Ford has a market valuation of little less than $60 billion, while NIO, a Chinese electric vehicle startup, has a market capitalization of about $75 billion. Tesla’s market value is approximately $650 billion, more than triple that of Toyota Motors. At its height earlier this year, Tesla was worth more than all of the world’s biggest automakers combined.
Ford stock valuation
Ford is currently priced at a PE multiple of 12.8x NTM (next 12 months). While valuation multiples appear to be high compared to historical averages, Ford and other legacy automakers have seen a rerating. General Motors recently reached its highest price level since emerging from bankruptcy in 2009.
In addition, Ford’s earnings in 2021 are likely to be muted due to a severe semiconductor shortage. Due to the chip scarcity, Ford expects to lose nearly half of its second-quarter output. Due to the chip scarcity, it lost 17% of its first-quarter production and expected to lose 10% of its second-half production.

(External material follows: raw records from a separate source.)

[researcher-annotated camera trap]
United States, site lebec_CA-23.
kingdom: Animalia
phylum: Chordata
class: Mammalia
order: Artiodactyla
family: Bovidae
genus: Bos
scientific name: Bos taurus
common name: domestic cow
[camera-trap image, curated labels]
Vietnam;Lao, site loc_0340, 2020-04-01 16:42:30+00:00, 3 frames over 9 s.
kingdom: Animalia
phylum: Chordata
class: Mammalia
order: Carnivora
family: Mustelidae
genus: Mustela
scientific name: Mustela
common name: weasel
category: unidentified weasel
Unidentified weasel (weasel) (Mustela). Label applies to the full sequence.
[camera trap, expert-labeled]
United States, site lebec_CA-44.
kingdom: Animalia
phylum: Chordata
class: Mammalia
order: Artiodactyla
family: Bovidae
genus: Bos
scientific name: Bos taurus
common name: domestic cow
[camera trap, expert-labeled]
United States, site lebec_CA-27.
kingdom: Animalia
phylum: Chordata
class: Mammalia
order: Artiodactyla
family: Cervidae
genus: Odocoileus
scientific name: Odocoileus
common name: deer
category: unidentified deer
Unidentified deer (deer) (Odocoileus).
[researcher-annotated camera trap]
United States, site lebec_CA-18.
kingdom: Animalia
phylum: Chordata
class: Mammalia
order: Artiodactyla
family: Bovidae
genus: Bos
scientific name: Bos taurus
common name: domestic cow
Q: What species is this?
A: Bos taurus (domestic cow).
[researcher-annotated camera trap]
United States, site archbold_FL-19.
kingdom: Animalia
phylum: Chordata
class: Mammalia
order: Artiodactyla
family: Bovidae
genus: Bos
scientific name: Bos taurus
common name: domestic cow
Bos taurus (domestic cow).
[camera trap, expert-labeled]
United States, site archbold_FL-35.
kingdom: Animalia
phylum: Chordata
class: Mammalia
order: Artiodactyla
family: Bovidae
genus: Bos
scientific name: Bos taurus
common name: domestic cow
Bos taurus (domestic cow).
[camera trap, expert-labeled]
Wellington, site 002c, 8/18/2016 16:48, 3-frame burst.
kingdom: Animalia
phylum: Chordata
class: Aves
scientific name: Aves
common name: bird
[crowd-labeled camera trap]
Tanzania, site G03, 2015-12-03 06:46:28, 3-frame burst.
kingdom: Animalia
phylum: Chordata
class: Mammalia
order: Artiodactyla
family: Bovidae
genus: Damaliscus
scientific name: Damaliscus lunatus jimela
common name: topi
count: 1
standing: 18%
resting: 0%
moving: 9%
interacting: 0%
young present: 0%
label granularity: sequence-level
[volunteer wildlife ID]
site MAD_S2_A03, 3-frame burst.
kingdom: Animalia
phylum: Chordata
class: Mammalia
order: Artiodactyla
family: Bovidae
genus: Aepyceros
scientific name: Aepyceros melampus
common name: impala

According to CNN Business’s consensus projections, Ford’s median target price of $16 represents a 5.3 percent increase over current costs. Its lowest target price is $11, and its maximum target price is $18. Eleven of the 23 analysts covering the stock have a buy rating, while ten have a Hold rating. One analyst rates the automaker as a sell. Analysts on Wall Street are equally optimistic about Ford.
Given the positive reception to Ford’s electric vehicles, the stock could continue to climb. In addition, the business may reconsider its dividend, which it has stopped until 2020. Ford stock appears to not only coming back under its current leadership but is also a play on the burgeoning electric car industry. With pure-play electric vehicle firms commanding extravagant valuations, legacy manufacturers such as Ford and GM appear to be a brilliant opportunity to play the vehicle electrification sector at a decent price.